Finance Ministry ‘blocks’ information on direct orders

Finance Ministry ‘blocks’ information on direct orders

Says information can be withheld under provisions of the law.

Left to right: Pierre Cachia celebrating victory with Labour media personalities Alfred Zammit and Clint Bajada.

Left to right: Pierre Cachia celebrating victory with Labour media personalities Alfred Zammit and Clint Bajada.

The Finance Ministry is refusing to give information on the direct orders made in the second semester of 2017 despite a Freedom of Information Act request from the Times of Malta.

The newspaper asked the ministry why the direct orders were necessary, particularly since some of them involved the hiring of services from people very close to the party in government.

Read: Over 400 Freedom of Information requests in 3 years

However, the ministry twice rejected the newspaper’s request in terms of the Freedom of Information Act, insisting that the information sought could be withheld under the provisions of that law. Only in the case of one of the seven requests did the ministry point out which section of the law it was referring to.

This request related to a €27,000 direct contract with ex-One TV employee Pierre Cachia for “media services”. It said “the contract contains personal data”.

Information about the direct orders allocated to Mr Cachia were published in The Malta Government Gazette.

Cachia’s €27,000 contract ‘contains personal data’

Mr Cachia, who has also landed a number of direct orders with other ministries, including the Office of the Prime Minister, was responsible for “media services” between April and June 2017, during the electoral campaign.

That direct order was approved by the Finance Ministry in August 2017, when the term of the contract had already elapsed.

On the same day, Mr Cachia was awarded a fresh “media services” contract for a year.

The Finance Ministry has two full-time employees on its payroll who handle media, communications and marketing affairs. It would not say why the additional “media services” were required.

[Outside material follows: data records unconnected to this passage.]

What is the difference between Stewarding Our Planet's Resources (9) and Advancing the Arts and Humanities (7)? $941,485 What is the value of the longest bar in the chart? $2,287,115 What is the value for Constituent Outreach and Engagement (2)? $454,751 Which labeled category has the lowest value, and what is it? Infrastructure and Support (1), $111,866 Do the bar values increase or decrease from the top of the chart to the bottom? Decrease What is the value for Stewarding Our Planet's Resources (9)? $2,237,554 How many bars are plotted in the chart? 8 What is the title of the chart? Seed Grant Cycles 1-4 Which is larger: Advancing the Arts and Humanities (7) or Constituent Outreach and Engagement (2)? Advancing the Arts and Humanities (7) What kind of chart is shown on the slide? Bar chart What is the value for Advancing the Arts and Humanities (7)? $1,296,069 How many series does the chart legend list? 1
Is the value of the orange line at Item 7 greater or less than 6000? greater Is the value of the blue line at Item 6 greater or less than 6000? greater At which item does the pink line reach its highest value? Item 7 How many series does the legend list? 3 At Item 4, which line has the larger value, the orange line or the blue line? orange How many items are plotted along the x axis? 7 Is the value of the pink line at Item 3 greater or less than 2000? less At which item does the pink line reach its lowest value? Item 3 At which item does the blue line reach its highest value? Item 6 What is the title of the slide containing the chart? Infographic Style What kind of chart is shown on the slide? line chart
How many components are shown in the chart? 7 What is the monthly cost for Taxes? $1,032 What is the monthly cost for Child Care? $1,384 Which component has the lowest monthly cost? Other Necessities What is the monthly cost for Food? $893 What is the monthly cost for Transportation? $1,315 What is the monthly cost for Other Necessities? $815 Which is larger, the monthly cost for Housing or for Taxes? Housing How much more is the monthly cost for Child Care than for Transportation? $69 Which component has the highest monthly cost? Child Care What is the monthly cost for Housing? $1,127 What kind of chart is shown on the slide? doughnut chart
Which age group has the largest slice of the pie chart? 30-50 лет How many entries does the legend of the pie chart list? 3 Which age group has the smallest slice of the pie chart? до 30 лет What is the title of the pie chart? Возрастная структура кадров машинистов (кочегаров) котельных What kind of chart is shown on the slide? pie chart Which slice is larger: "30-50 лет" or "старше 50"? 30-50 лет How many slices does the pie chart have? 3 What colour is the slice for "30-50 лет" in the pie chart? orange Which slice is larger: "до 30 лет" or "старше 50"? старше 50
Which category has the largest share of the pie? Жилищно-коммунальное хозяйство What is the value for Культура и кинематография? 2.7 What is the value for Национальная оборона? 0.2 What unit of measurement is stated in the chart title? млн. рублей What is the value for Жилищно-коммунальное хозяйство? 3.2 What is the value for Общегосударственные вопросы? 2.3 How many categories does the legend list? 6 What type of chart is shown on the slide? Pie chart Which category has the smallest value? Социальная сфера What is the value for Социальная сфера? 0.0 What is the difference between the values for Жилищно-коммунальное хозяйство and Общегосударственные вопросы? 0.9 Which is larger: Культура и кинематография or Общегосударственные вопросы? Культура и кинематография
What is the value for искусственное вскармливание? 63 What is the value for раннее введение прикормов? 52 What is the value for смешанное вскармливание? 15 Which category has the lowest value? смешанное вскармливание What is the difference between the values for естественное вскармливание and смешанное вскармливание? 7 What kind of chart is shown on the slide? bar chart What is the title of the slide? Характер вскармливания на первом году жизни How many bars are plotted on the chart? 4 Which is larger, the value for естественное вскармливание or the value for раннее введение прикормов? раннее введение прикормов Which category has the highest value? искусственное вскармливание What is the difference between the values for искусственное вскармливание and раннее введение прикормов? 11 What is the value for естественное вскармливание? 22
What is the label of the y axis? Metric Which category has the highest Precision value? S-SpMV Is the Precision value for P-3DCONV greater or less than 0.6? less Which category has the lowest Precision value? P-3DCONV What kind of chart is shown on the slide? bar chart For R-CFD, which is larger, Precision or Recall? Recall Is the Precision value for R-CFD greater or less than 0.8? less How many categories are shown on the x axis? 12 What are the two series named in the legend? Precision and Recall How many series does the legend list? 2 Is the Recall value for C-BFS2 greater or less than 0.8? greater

Nor would it say why other direct orders had been issued, including for the employment of three receptionists, recruited without a public call, and a €16,320 direct order to lawyer Pawlu Lia for legal work in connection with judicial and extra-judicial matters at Malta Shipyards.

Read: Government says 'no' to most Times of Malta requests for information

Dr Lia usually represents the Labour Party in litigation.

The ministry was also asked why its direct orders section, which handles all the direct order requests from ministries and government agencies, was managed by a person who was himself engaged through a direct order.

According to Finance Ministry guidelines, direct orders are only to be used exceptionally, where the work or services required are unplanned or limited to time constraints in their execution.